John Cusack, in "High Fidelity", states to the camera, rather defensively (and I'm paraphrasing), "People ARE the books they like, the movies they like, the music they like. This isn't trivial stuff." I adhere to this philosophy wholeheartedly. If someone's favorite book is Catcher in the Rye, then it means something. If someone prefers "The Empire Strikes Back" to "Star Wars", then it means something. I daresay it means everything.

So along those lines ...

Books I am reading now:
In Siberia, by Colin Thubron. A fascinating addition to his Russian trilogy. Learning about Siberia is fascinating, etc., but I believe that his The Lost Heart of Asia is the best of the series. He travels through the remote "stans"...from Turkmenistan to Tajikstan, while they were still under the yoke of the former USSR. A fantastic read.

The new biography of John Adams. Truly, this is a must-read. Even though the book will add 4 pounds to your backpack.

An Area of Darkness, by V.S. Naipaul. A travelogue through India by Naipaul, who is from Trinidad. His response to India is mixed, personal, biased, and beautifully written. I have read both his books on the world of the converts to Islam, the non-Arabs (Iran, Pakistan, Indonesia, Malaysia): Among the Believers and Beyond Belief. The first book, Among the Believers , was written in 1979, immediately following the Iranian revolution. The second book, written in the mid-1990s, involves Naipaul revisiting the four countries he had traveled through in the first book, trying to track down the people he had encountered the first time around, to see how Islam might have transformed in the twenty years gone by. You will not forget the stories he tells, the people you meet in his pages. Naipaul is unabashedly critical of radical Islam. As an intellectual, he abhors the lack of critical inquiry which comes along with any kind of fundamentalism. He asks very difficult questions which have yet to be answered.
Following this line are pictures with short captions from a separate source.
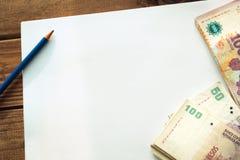 Argentijns geld, peso's op de lijst met een witte, lege kaart en een potlood stock foto's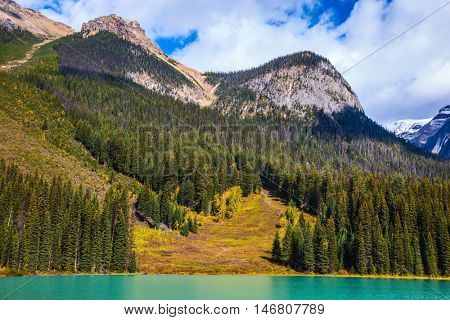 Charming mountain Emerald lake. The smooth turquoise water in the wooded mountains. Sunny autumn day in Yoho National Park, Canada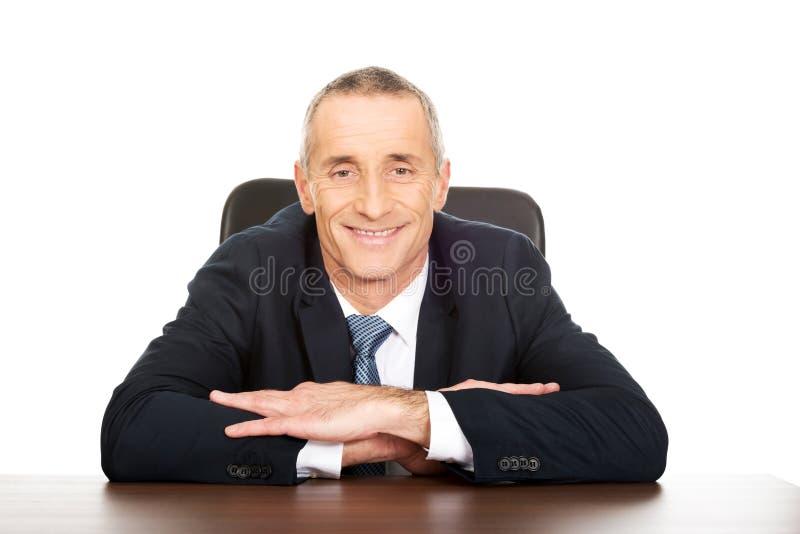 Homme d'affaires heureux s'asseyant à son bureau photos stock
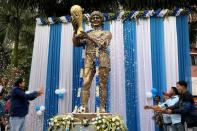 People shower petals on a statue of Argentine soccer great Diego Maradona during a prayer meeting to pay tribute to Maradona, in Kolkata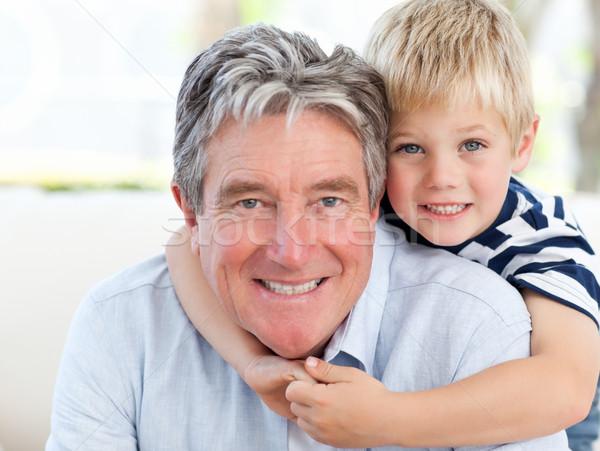 Kicsi fiú nagyapa néz kamera jókedv Stock fotó © wavebreak_media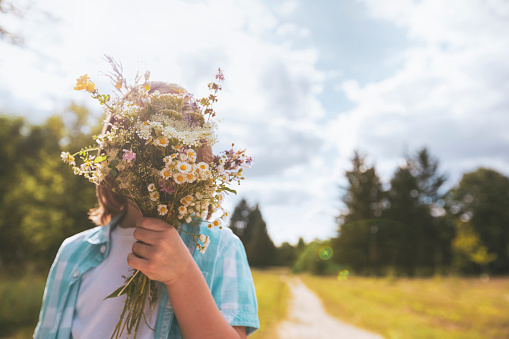 Little child hidden behind a bouquet of wildflowers  on a sunny day.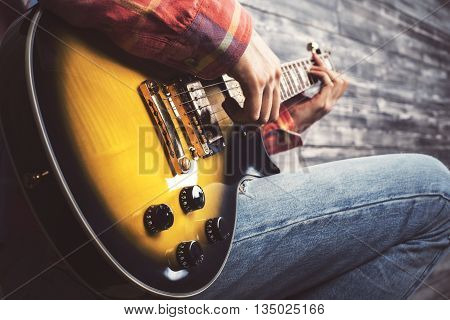 Side view of young casual guy playing electric sunburst guitar on wooden background. Closeup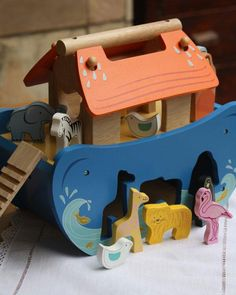 Noahs Ark Shape Sorter - Painted wooden shape sorter with 7 pairs of animals, slide, outside door, removable roof panels and carry handle, Noah and his wife that can also be shape sorted. Size wide x deep x high Shape Sort, Wooden Shapes, Roof Panels, Ark, Kids Toys, Handle, Deep, Children, Animals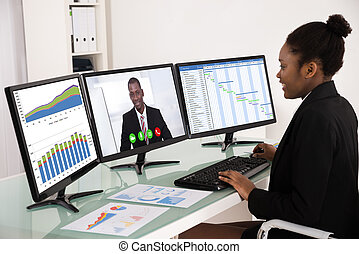 Businesswoman Working With Multiple Computer - Young African...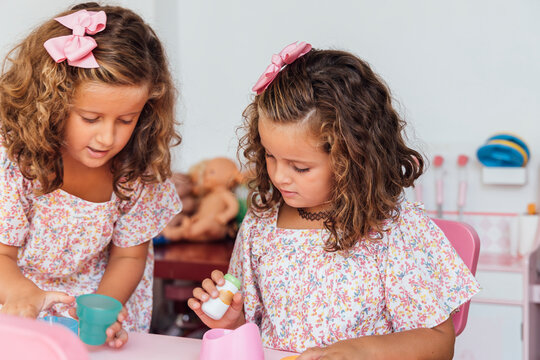 Twin sisters playing with toys at home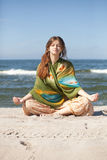 Girl meditating. Young beautiful girl meditating on beach in lotus position Stock Photo
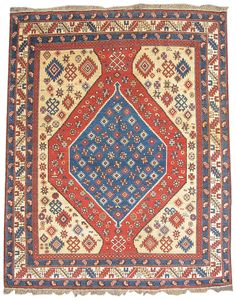 """Shirvan, 19th C (3rd Q),  Caucasus - This Shirvan rug from the East Caucasus blends sections of bold color with glimmering bursts of ornament. Using the traditional articulation of 19th-century Persian medallion carpets, a blue medallion floats against a red ground flanked by joining golden corner-pieces. This piece, however, is anything but formal and instead relies on an almost primordial sense of shape and graphics. W: 4' 6"""" x L: 5' 0"""""""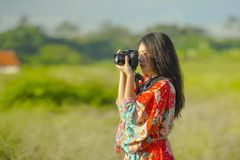 Sweet young Asian Chinese or Korean woman on her 20s taking picture with photo camera smiling happy in beautiful nature landscape. In holidays and photographer Royalty Free Stock Photo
In the wake of the bombings in Bali, I picked up both of these books in the past week to read Naipaul's chapters on Indonesia, which was a fascinating and chilling experience. Of course, retrospect provides such knowledge and righteousness: "Well, it was obvious what was coming there!" Naipaul is a visionary. A cynical visionary. These books are essential reading, especially right now.

I have moved away from fiction recently. The two fiction books I have read in 2002 have been Ulysses (which basically has ruined most other books for me...it just doesn't get any better than that...) and The Adventures of Kavalier and Klay by Michael Chabon. Chabon created such vivid characters that I did not want to finish the book, because I knew I would have to say goodbye to those people.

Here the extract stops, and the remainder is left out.